For high-density AI racks, we support direct-to-chip liquid cooling systems for AI workloads via cooling-tower-driven water loops. Delivering supply temperatures of 35°C and return temperatures of 40°C, this system supports most direct-to-chip applications without the need for a full chiller plant. By avoiding over-engineering, this approach balances performance with energy efficiency across a range of AI deployment scenarios. We integrate trim chillers when lower temperatures are required. These smaller, supplementary units reduce water temperature only when necessary, avoiding the energy penalty of over-designing the entire system.
Finally, we validate this thermal ecosystem using in-house computational fluid dynamics and Six Sigma-grade modeling. This validation process reflects BDC’s commitment to disciplined engineering and repeatable performance outcomes. This fine-tunes airflow and temperature distribution before deployment. Once operational, real-time sensors in the hot and cold aisles automatically balance fan speeds, maintaining optimal temperature differentials without the instability caused by complex control loops. This maintains consistent efficiency across mixed workloads with varied thermal and redundancy needs.
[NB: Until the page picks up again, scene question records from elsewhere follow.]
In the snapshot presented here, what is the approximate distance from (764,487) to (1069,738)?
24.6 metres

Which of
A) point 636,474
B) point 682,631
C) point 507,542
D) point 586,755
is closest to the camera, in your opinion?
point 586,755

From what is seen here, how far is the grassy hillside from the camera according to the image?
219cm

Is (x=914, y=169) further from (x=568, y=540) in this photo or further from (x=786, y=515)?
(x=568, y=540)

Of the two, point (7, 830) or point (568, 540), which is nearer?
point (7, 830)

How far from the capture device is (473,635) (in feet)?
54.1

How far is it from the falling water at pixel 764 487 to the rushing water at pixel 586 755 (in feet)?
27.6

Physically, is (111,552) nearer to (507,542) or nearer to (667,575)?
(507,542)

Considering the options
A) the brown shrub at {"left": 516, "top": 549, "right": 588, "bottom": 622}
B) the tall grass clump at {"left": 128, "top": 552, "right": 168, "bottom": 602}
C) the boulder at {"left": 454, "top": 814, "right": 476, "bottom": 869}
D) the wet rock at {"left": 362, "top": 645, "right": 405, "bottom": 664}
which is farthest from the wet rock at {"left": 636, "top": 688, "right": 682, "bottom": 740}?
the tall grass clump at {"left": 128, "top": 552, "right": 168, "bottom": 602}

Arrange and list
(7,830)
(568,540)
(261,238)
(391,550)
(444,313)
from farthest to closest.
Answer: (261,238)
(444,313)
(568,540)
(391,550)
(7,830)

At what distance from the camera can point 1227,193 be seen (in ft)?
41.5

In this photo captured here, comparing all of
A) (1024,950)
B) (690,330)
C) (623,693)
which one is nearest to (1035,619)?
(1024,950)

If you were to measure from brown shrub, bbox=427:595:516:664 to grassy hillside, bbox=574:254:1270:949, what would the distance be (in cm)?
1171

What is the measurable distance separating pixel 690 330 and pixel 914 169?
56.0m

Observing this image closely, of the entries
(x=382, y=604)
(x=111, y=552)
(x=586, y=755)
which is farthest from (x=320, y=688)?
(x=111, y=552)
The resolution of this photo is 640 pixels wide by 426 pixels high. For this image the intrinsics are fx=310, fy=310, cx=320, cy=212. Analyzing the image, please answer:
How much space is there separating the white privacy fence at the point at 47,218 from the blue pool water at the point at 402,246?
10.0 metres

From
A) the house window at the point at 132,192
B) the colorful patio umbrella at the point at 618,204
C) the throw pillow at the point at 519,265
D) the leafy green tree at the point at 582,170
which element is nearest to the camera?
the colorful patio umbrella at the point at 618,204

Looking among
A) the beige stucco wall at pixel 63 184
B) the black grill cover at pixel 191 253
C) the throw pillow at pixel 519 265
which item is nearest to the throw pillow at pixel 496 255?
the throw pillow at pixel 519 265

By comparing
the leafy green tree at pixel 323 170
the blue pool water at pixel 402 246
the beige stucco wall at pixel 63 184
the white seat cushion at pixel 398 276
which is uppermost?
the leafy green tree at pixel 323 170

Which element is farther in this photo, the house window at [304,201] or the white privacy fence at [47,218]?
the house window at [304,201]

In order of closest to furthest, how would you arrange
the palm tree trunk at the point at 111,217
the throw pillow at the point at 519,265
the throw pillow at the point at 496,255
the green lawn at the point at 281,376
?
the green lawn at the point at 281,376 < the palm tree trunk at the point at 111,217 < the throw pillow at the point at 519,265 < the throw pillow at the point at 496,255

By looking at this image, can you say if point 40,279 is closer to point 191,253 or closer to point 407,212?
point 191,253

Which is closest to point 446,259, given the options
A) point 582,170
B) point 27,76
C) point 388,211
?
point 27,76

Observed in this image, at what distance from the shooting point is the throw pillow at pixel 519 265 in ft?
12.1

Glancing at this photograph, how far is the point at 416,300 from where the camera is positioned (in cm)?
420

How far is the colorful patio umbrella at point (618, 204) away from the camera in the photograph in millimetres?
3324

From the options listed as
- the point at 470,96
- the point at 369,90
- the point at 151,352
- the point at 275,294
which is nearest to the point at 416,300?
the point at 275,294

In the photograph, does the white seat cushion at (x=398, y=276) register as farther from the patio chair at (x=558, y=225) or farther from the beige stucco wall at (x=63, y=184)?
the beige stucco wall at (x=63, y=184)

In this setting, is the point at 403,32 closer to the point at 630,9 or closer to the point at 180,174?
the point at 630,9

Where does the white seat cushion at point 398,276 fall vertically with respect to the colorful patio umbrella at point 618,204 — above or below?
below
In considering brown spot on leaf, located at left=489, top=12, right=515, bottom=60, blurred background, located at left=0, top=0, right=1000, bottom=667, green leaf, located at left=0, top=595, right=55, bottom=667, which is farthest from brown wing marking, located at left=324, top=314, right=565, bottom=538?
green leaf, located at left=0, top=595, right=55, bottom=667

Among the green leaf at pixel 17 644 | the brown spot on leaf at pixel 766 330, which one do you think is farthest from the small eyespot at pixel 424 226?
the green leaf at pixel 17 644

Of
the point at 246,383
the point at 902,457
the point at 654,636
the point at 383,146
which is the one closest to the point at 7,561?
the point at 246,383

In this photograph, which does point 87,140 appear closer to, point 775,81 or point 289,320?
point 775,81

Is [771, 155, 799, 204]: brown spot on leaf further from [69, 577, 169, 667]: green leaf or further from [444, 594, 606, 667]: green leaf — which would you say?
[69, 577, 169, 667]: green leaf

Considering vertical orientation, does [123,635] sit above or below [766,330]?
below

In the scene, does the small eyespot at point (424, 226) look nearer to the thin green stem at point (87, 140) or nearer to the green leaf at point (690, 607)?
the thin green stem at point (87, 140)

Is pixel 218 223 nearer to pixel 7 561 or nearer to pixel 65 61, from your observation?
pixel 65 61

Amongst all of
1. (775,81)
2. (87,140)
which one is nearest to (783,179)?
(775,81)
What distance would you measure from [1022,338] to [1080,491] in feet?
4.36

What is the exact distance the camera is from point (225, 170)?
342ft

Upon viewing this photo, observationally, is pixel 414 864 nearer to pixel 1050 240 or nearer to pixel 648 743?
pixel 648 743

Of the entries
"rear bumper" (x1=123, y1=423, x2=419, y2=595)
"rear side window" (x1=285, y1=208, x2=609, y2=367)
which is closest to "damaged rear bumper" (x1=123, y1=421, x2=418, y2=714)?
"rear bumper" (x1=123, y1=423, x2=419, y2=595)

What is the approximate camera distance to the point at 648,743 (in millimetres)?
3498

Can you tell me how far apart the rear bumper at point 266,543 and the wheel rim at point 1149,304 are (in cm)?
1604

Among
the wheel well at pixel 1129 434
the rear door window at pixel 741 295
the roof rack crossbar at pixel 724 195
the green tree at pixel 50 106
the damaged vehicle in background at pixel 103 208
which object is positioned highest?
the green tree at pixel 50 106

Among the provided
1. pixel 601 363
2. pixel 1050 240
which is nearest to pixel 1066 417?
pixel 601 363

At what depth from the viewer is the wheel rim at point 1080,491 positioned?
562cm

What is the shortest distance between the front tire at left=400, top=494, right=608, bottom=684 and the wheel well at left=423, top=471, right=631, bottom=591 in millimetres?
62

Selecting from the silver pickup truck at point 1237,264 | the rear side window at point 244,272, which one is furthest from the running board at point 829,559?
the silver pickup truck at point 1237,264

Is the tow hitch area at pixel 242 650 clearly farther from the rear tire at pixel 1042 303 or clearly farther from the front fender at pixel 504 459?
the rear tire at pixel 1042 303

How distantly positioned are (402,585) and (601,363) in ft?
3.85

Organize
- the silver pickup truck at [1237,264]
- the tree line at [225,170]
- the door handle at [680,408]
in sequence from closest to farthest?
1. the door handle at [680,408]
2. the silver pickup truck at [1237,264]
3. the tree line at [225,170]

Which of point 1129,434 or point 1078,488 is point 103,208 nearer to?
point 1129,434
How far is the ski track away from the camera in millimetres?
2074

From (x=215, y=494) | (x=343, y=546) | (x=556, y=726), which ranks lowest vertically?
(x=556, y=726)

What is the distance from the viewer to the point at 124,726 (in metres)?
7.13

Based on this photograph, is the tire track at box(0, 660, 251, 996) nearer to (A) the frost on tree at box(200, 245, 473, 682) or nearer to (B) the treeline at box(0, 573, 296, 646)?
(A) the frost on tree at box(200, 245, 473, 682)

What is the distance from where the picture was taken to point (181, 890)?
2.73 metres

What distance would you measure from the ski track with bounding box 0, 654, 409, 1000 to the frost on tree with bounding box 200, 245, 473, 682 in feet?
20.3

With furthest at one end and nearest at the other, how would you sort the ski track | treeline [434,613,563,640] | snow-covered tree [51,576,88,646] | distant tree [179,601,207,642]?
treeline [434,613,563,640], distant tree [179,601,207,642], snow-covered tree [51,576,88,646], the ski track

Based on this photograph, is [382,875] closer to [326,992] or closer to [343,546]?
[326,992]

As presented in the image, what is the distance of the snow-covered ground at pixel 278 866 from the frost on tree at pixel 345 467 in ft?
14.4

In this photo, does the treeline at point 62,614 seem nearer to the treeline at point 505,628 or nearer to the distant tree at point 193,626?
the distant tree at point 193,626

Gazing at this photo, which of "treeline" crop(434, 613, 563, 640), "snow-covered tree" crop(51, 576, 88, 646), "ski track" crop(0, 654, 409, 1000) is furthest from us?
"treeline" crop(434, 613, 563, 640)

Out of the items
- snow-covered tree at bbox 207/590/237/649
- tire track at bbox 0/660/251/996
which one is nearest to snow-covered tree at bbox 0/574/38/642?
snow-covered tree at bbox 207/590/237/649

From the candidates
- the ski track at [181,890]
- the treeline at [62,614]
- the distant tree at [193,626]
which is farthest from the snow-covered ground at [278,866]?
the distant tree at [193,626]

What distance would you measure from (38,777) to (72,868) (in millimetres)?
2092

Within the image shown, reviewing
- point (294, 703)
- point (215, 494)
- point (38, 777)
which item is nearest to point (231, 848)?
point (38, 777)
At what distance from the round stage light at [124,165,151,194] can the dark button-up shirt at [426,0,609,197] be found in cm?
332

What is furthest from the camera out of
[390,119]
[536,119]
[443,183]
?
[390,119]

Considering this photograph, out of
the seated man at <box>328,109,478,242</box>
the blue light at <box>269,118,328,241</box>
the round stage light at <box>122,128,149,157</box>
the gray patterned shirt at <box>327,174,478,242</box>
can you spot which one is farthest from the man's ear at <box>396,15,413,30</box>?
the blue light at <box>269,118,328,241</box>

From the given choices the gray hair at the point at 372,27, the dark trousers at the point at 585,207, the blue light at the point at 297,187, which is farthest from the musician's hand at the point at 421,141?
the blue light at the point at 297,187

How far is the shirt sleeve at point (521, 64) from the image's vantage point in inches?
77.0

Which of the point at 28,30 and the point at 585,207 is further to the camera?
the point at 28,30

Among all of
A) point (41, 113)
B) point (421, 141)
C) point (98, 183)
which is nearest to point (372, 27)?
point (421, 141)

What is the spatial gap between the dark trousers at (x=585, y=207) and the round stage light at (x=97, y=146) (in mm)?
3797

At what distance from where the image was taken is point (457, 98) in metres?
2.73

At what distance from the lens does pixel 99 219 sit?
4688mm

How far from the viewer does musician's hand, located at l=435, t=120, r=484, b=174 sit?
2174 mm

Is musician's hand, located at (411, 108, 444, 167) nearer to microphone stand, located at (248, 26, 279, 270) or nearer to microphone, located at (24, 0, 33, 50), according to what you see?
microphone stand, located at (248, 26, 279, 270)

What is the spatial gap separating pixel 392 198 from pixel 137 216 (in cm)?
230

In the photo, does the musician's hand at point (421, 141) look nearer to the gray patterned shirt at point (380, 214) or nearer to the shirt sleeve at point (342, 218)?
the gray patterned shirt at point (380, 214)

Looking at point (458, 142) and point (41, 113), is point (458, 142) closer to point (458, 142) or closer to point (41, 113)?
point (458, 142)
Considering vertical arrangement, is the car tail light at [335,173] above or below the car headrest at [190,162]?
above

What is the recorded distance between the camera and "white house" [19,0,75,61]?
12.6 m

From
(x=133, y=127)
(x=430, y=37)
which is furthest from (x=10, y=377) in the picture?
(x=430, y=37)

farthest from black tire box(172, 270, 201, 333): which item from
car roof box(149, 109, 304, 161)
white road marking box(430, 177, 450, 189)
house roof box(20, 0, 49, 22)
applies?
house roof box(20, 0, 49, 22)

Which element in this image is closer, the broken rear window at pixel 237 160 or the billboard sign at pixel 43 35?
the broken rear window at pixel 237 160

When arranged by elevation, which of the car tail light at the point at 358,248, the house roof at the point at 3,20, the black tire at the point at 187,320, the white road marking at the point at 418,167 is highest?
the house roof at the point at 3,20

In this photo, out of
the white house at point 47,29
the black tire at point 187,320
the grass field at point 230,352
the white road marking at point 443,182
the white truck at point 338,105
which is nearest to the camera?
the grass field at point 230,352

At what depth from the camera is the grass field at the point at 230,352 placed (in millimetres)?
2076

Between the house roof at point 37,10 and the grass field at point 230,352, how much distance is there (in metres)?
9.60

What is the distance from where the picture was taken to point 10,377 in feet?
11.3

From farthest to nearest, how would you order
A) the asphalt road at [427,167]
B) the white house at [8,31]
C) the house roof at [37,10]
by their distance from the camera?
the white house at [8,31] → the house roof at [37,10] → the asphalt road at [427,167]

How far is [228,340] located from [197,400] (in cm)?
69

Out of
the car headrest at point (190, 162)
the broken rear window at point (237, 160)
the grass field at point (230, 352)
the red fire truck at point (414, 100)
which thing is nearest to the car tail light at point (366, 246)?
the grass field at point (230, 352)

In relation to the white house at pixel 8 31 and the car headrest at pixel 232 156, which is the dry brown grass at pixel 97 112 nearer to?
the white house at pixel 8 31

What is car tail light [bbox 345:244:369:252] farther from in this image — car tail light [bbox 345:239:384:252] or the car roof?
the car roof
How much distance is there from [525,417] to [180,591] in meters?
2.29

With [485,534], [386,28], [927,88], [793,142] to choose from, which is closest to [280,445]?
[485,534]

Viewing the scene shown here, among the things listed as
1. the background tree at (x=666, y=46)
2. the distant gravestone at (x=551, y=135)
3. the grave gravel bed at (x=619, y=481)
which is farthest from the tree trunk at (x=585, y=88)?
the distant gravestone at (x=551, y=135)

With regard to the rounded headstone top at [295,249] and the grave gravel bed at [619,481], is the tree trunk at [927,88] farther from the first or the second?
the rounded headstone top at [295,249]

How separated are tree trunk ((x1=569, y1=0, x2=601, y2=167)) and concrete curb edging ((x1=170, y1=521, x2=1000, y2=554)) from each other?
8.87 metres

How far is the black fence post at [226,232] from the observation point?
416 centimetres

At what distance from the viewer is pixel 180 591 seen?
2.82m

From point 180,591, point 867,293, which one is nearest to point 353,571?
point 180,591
Designed for the long term: sustainability as a core principleBeyond technology, sustainability requires a longer-term mindset. BDC views sustainability as both a business imperative and a responsibility to operate within the communities we serve, not a compliance checkbox. This perspective is central to how we approach infrastructure development across the region. This is why we are committed to building every facility with sustainability as a core design principle rather than an afterthought.
Rather than adopt a short-term build-and-exit approach, we plan each data center as a long-term ecosystem. This long-term view supports more disciplined capital allocation, as investments are evaluated against total cost of ownership and lifecycle efficiency rather than initial build cost alone. This view also encourages more resource-efficient systems, as the extended horizon makes such investments easier to justify through lower Total Cost of Ownership (TCO), enabling us to balance upfront capital expenditure against operational lifecycle savings from reduced energy consumption.
Innovation is another key pillar. BDC recognizes that we cannot develop the best systems through internal efforts alone. As a result, we actively collaborate with technology partners to co-develop solutions that improve efficiency, resilience, and sustainability at scale. Therefore, we actively co-develop solutions with technology partners, from next-generation cooling systems to advanced compressor technologies currently deployed in our facilities. As innovation progresses, our engineers have the freedom to collaborate on and test emerging technologies that advance sustainability objectives.
Finally, our close collaboration with customers not only guarantees customer satisfaction but also allows us to prepare for upcoming technologies before they become mainstream. This partnership-driven model enables BDC to anticipate infrastructure requirements while maintaining alignment with national sustainability and efficiency objectives. By combining design foresight, technical innovation, and customer partnership, BDC positions itself as a trusted partner for low-carbon, high-performance infrastructure objectives by delivering data centers that are adaptable, resilient, and engineered to support long-term digital and economic growth across the markets it serves.